TASK ITEM :: Each line from the one holding "nocaf daily averages" to the end of the data below must be output verbatim, with no other lines.

== INFORMATION SHOWN ==

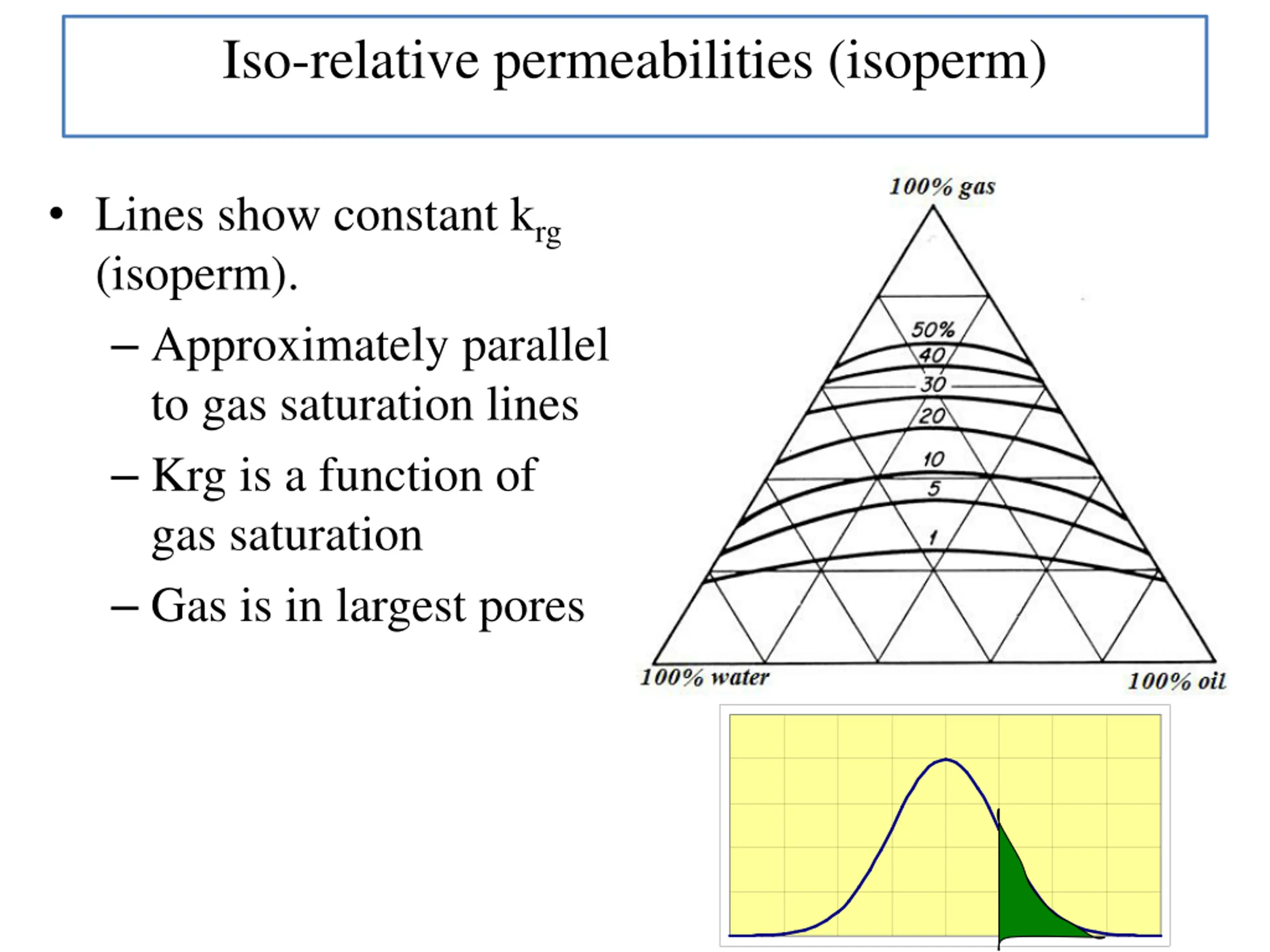 Iso-relative permeabilities (isoperm)

• Lines show constant $k_{rg}$ (isoperm).

– Approximately parallel to gas saturation lines

– Krg is a function of gas saturation

– Gas is in largest pores

100% gas

50%
40
30
20
10
5
1

100% water

100% oil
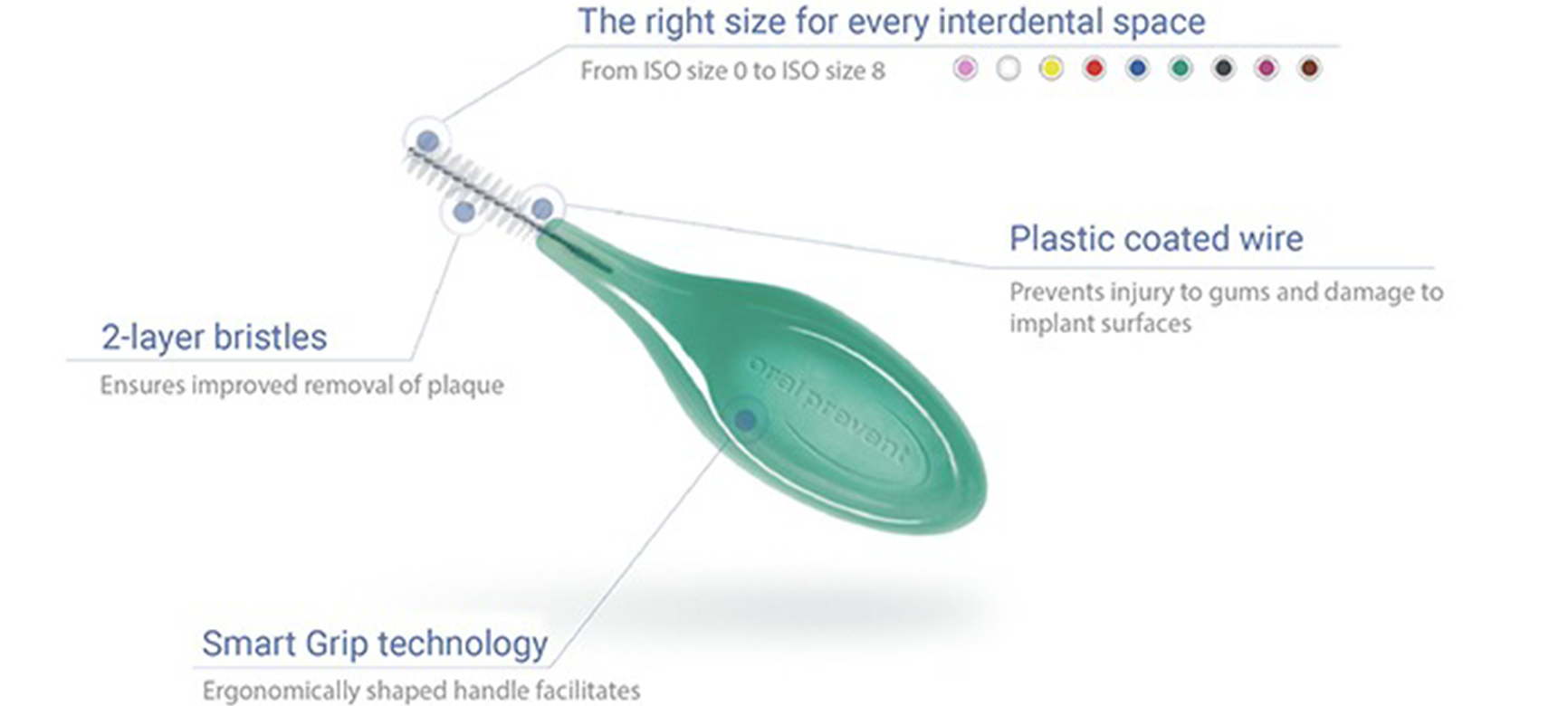 The right size for every interdental space

From ISO size 0 to ISO size 8

Plastic coated wire

Prevents injury to gums and damage to implant surfaces

2-layer bristles

Ensures improved removal of plaque

oral prevent

Smart Grip technology

Ergonomically shaped handle facilitates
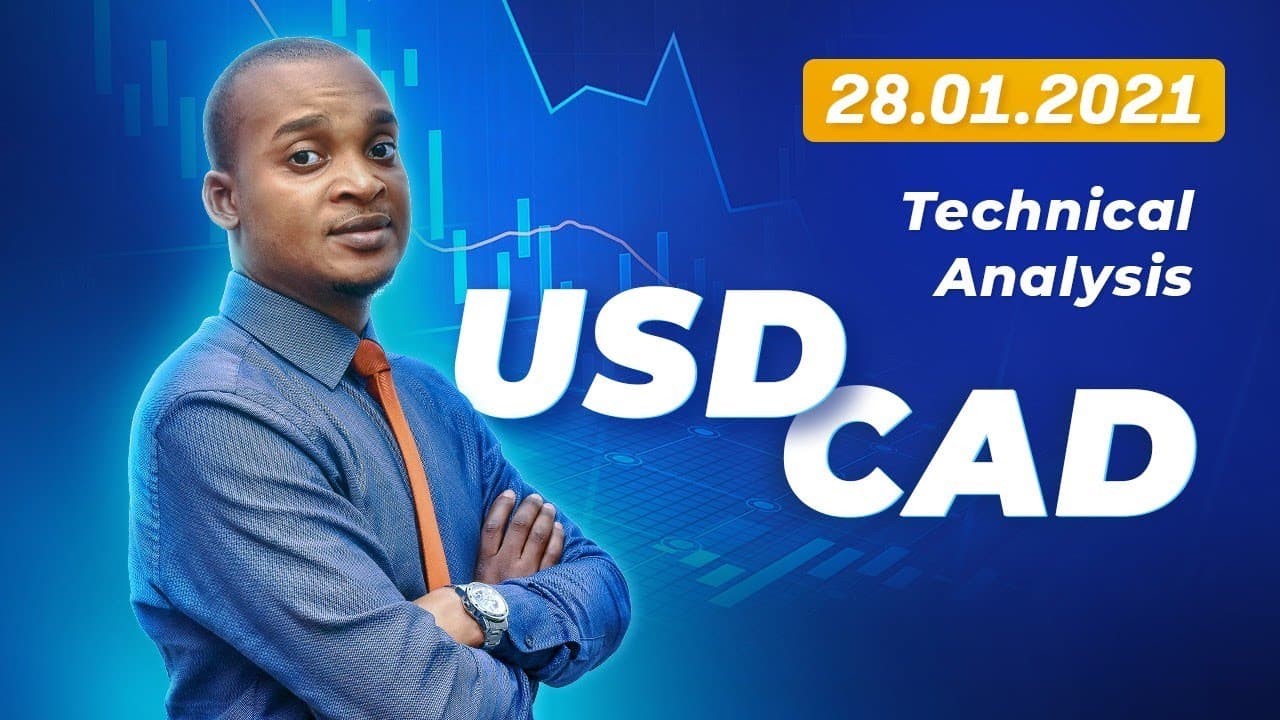 28.01.2021

Technical Analysis

USD CAD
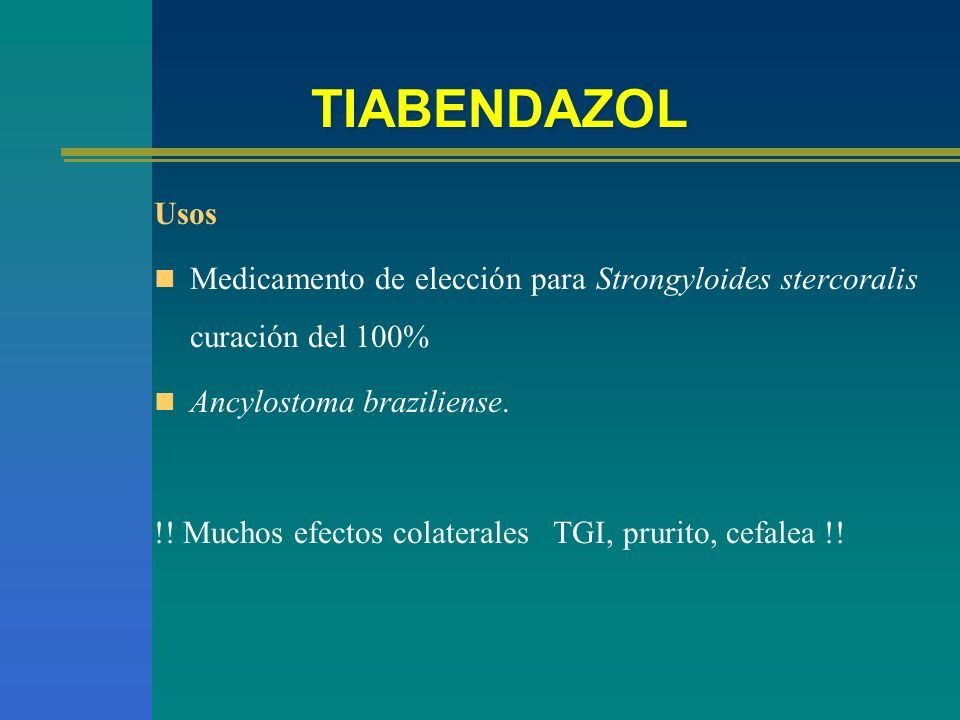 TIABENDAZOL

Usos

Medicamento de elección para Strongyloides stercoralis curación del 100%

Ancylostoma braziliense.

!! Muchos efectos colaterales TGI, prurito, cefalea !!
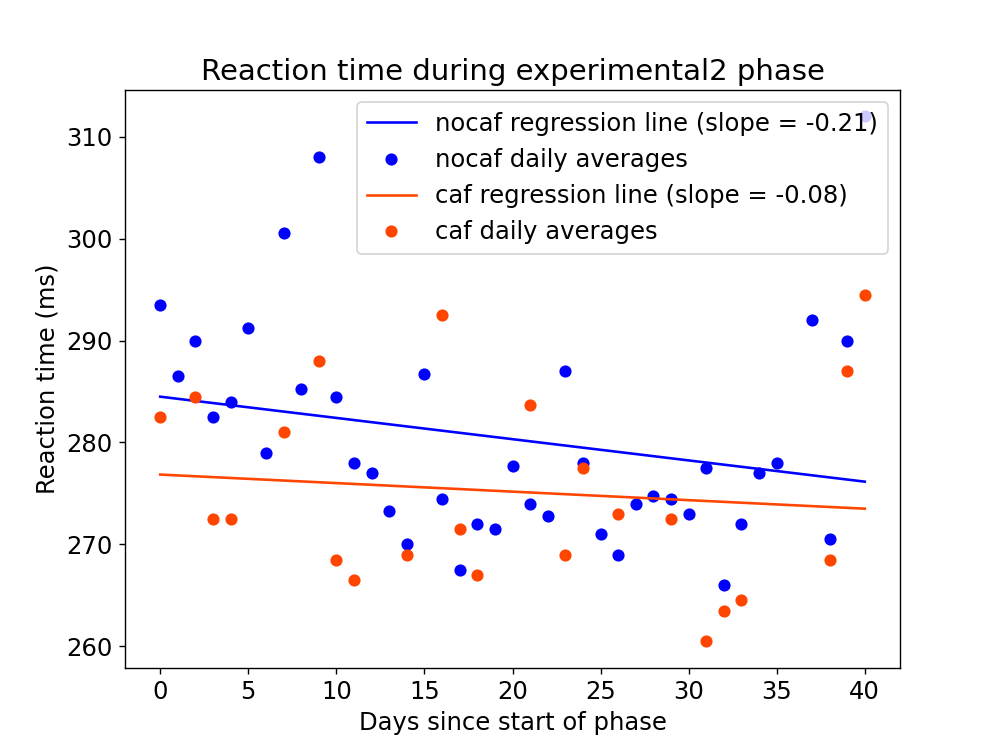 Reaction time during experimental2 phase

nocaf regression line (slope = -0.21)
nocaf daily averages
caf regression line (slope = -0.08)
caf daily averages

Reaction time (ms)

310
300
290
280
270
260

0 5 10 15 20 25 30 35 40

Days since start of phase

===

TASK RESULT ::
nocaf daily averages
caf regression line (slope = -0.08)
caf daily averages

Reaction time (ms)

310
300
290
280
270
260

0 5 10 15 20 25 30 35 40

Days since start of phase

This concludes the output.